Yes, now keep tugging on the thread of that thought. If you try to write code to reconstruct the state of your relational database based on those changes, you've got two copies of your logic that will inevitably get out of sync, and you'll have bugs that you only discover when you try to actually do it. (And if you only record differences between writes that actually made it into the relational database, you haven't solved the original problem of data being lost because writes are rejected). What you want to do is instead make those Kafka events the primary "source of truth" and construct the "current state of the world" based on that, i.e. event sourcing.

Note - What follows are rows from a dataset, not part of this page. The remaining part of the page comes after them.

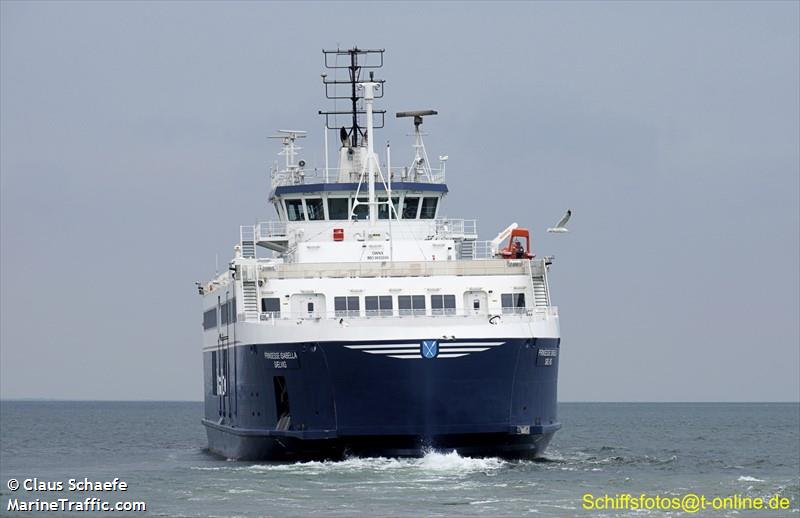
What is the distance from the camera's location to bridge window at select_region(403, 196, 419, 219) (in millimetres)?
44156

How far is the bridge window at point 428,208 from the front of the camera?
146ft

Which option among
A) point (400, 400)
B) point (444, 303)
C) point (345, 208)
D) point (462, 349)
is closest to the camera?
point (400, 400)

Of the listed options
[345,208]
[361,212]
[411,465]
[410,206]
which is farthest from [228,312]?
[411,465]

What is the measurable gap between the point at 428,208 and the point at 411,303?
7176 millimetres

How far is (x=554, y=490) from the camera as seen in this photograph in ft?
109

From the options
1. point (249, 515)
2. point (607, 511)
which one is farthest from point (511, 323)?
point (249, 515)

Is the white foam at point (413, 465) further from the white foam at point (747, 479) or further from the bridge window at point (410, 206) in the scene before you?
the bridge window at point (410, 206)

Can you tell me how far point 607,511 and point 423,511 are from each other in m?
3.69

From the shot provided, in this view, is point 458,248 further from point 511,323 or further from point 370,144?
point 511,323

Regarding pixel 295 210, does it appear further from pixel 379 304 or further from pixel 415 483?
pixel 415 483

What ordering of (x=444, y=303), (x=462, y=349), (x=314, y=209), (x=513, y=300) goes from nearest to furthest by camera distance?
(x=462, y=349)
(x=444, y=303)
(x=513, y=300)
(x=314, y=209)

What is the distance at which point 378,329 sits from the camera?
1393 inches

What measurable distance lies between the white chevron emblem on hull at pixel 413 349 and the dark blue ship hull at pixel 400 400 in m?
0.10

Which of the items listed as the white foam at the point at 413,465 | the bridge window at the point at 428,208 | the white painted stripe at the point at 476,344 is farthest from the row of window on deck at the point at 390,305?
the bridge window at the point at 428,208
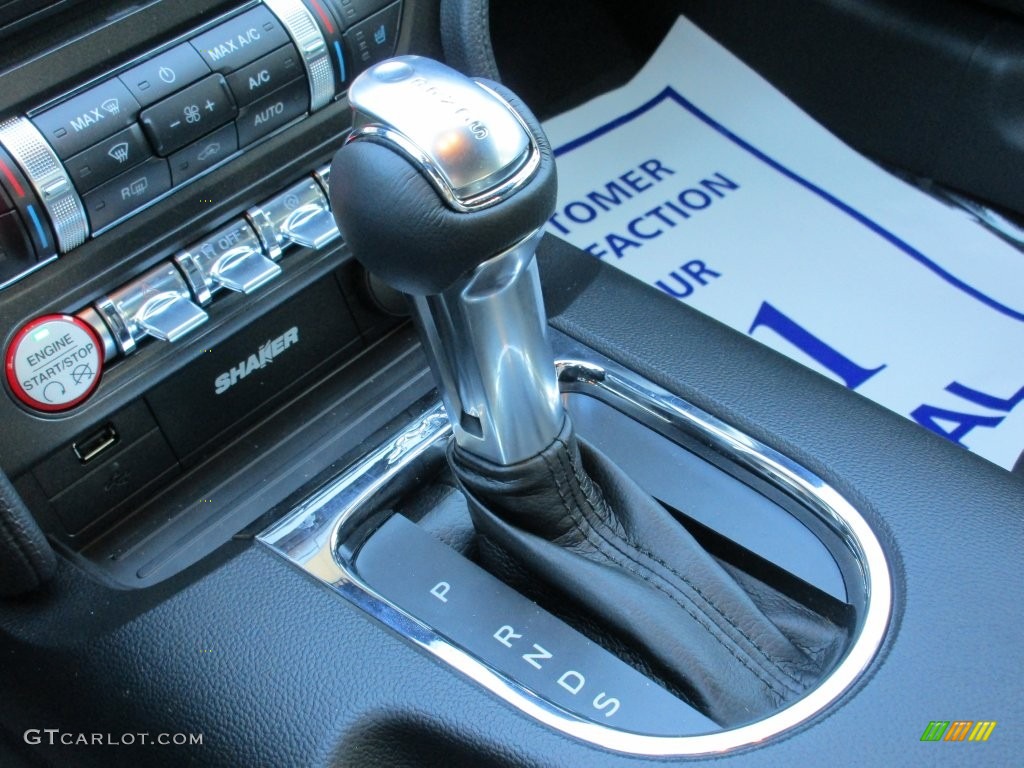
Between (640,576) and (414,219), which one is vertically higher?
(414,219)

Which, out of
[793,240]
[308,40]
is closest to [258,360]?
[308,40]

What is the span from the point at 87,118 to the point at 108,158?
0.02 meters

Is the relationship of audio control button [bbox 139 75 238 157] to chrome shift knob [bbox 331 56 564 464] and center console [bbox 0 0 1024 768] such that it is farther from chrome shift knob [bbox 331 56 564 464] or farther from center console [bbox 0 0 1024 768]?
chrome shift knob [bbox 331 56 564 464]

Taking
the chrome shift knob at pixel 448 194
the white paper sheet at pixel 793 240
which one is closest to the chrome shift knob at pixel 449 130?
the chrome shift knob at pixel 448 194

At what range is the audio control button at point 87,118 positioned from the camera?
0.51 metres

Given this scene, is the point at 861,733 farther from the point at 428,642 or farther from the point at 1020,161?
the point at 1020,161

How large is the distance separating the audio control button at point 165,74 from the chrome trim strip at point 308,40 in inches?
2.0

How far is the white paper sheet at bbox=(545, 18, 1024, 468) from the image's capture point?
94cm

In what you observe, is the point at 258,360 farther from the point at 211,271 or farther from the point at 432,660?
the point at 432,660

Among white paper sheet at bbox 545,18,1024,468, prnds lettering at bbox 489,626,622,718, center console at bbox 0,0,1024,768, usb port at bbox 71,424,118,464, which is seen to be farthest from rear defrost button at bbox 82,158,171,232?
white paper sheet at bbox 545,18,1024,468

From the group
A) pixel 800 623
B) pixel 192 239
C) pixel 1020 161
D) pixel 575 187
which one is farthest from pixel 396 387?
pixel 1020 161

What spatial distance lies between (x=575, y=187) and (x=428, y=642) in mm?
702

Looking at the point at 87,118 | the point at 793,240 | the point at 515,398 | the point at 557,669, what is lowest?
the point at 793,240

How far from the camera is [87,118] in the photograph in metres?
0.52
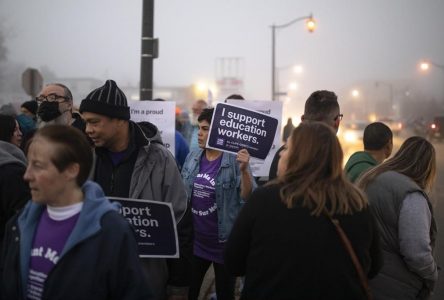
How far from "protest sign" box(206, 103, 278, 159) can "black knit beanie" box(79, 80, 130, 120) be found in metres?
1.31

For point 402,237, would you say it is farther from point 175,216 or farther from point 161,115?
point 161,115

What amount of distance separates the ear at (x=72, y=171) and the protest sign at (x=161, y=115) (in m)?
3.23

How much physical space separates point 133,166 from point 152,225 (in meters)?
0.44

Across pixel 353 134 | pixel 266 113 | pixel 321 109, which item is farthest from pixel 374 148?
pixel 353 134

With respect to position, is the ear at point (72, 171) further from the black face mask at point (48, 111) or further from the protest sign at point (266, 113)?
the protest sign at point (266, 113)

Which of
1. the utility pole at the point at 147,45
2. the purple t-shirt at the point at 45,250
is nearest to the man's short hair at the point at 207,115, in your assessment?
the purple t-shirt at the point at 45,250

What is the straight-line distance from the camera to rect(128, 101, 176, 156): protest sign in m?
5.41

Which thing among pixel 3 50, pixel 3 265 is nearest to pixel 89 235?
pixel 3 265

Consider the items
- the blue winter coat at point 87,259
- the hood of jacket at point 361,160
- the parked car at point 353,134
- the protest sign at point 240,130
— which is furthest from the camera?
the parked car at point 353,134

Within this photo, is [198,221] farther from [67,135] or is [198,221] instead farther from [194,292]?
[67,135]

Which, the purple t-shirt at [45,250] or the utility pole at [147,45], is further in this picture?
the utility pole at [147,45]

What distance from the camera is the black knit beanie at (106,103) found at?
9.71 ft

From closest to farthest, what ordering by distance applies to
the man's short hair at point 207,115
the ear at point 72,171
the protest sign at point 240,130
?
the ear at point 72,171
the protest sign at point 240,130
the man's short hair at point 207,115

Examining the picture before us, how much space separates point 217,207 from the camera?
4.15 m
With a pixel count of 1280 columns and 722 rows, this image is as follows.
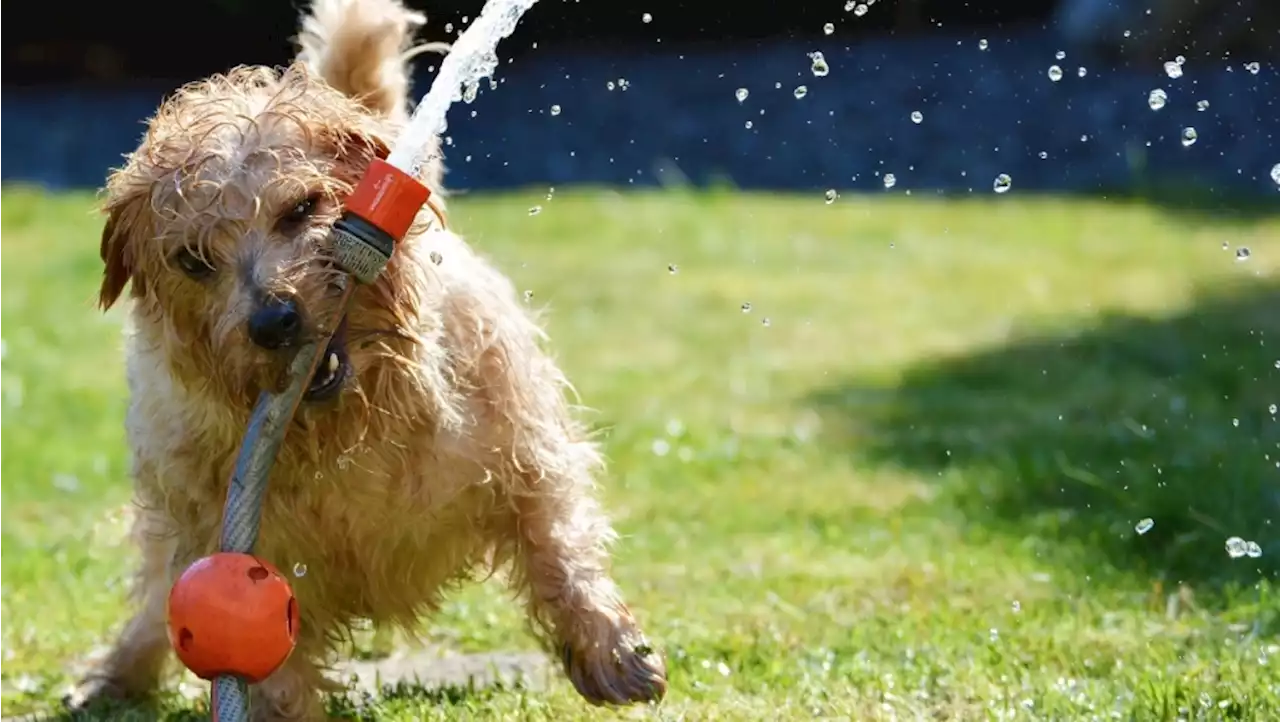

You don't, and can't, make use of transactions with that approach - you get (eventual) consistency because each log is ordered, which gives you the properties that you want with less of the downsides (deadlocks), but writing and reading the eventual results of that write is a fundamentally async process (which is good in the long term - it forces you think about your dataflow and avoid loops - though it might involve more work upfront). And you don't really have relationality - if you need a relation in your live dataflow, you'll generally join at the event pipeline level and make the joined thing its own stream (much like a materialized view in SQL-land). You can build secondary indices etc. but those are explicitly a secondary thing layered on top of your primary datastore.


What does the form have to do with anything? That’s just part of an application, nothing special. What about storing the results in memory until you can make sure it is successfully stored? Like, this has nothing to do with databases, that’s just application architecture. Also, what language/framework have you been using because these things are routinely handled by any that worth anything.


> What does the form have to do with anything? That’s just part of an application, nothing special.

To be able to actually use database transactions you'd need them to extend across the form's lifetime. You can do that with a local application, but not with a webapp with the web request cycle.

> What about storing the results in memory until you can make sure it is successfully stored?

That has all the same problems as storing your data in memory and not using a datastore. In this scenario the data can never be stored because it now violates referential integrity.

> Also, what language/framework have you been using because these things are routinely handled by any that worth anything.

Many of the big-name Python or JVM-based ones, but it's a fundamental problem that can't be solved at that level. Which language/framework are you claiming handles this well?


> All the use cases for referential integrity - and transactionality - are like this though. You can't actually use them for anything, not with a web app where the client can't hold a transaction open.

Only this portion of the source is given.